─── Document passage

11/11/2014

By Elizabeth Grey, Writer and Editor


This time last year high street bakery chain Greggs was mired in financial turmoil. A 2.9 % fall in year-on-year sales was costing the company £4.6 million and wiping 7% off the value of their shares. For a while it looked like Greggs was going to join the likes of Woolworths, HMV, Blockbuster and Comet in the list of high street casualties.

Yet today the picture couldn’t be more different. Greggs put in place an ambitious rescue programme which is driving a remarkable 48% increase in year-on-year profits in the first six months of this financial year. And this is despite a flattening effect as a result of last year’s disappointing figures.
Analysing how Greggs turned the business around offers business owners and managers a blueprint for not just how to revive a struggling business, but how to avoid getting into that position in the first place.

Review weak spots and eliminate them

One of the first actions Greggs took was to eliminate parts of their business that were dragging overall performance down. Stores in ‘failing catchments’ were identified and closed, along with their fledgling coffee venture.

──────
─── Entries provided

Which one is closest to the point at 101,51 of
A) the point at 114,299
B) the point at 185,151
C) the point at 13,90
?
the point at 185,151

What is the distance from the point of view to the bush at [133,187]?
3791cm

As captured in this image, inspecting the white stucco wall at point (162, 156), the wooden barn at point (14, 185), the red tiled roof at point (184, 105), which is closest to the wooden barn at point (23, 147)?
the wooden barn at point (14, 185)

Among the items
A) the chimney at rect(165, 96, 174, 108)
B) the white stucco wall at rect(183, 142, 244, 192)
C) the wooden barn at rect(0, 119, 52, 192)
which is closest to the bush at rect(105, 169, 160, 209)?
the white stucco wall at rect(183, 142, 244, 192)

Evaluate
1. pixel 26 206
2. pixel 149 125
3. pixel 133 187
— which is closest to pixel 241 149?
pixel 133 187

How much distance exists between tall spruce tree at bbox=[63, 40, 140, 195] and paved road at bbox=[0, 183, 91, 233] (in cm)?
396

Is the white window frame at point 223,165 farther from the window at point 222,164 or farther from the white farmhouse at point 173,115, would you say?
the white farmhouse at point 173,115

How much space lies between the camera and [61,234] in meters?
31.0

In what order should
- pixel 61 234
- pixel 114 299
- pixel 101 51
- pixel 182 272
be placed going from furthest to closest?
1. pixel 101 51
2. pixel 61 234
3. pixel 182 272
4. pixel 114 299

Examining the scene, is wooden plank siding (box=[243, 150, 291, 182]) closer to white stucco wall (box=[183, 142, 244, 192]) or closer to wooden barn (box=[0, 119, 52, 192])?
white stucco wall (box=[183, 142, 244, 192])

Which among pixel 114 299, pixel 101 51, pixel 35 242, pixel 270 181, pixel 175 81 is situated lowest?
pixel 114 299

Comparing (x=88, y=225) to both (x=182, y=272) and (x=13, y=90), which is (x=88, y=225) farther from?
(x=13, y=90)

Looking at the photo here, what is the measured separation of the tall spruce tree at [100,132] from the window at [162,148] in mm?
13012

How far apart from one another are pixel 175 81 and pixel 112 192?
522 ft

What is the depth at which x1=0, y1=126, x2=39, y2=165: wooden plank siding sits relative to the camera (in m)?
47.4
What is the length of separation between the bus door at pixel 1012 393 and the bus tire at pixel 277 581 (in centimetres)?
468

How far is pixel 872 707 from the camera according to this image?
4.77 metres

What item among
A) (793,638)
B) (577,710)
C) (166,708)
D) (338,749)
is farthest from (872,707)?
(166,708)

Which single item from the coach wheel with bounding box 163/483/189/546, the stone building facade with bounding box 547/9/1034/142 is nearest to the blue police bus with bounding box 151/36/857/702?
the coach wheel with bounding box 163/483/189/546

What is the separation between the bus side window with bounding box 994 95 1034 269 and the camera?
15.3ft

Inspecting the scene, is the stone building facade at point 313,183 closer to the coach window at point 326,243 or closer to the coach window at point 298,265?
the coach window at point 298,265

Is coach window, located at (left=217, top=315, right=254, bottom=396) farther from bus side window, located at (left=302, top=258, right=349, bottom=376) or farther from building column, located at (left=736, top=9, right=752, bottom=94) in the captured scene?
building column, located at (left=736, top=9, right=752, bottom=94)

──────

- [Written exercise 1]:
Reproduce the Greggs article from "One of the first" to "fledgling coffee venture.".
- [Written exercise 2]:
Answer these questions using the Greggs article.
(a) By what percentage did Greggs' year-on-year sales fall this time last year?
(b) What increase in year-on-year profits did the rescue programme drive in the first six months of this financial year?
(c) Along with stores in "failing catchments," what did Greggs close?

- [Final result 1]:
One of the first actions Greggs took was to eliminate parts of their business that were dragging overall performance down. Stores in ‘failing catchments’ were identified and closed, along with their fledgling coffee venture.

- [Final result 2]:
(a) 2.9%
(b) A 48% increase
(c) Their fledgling coffee venture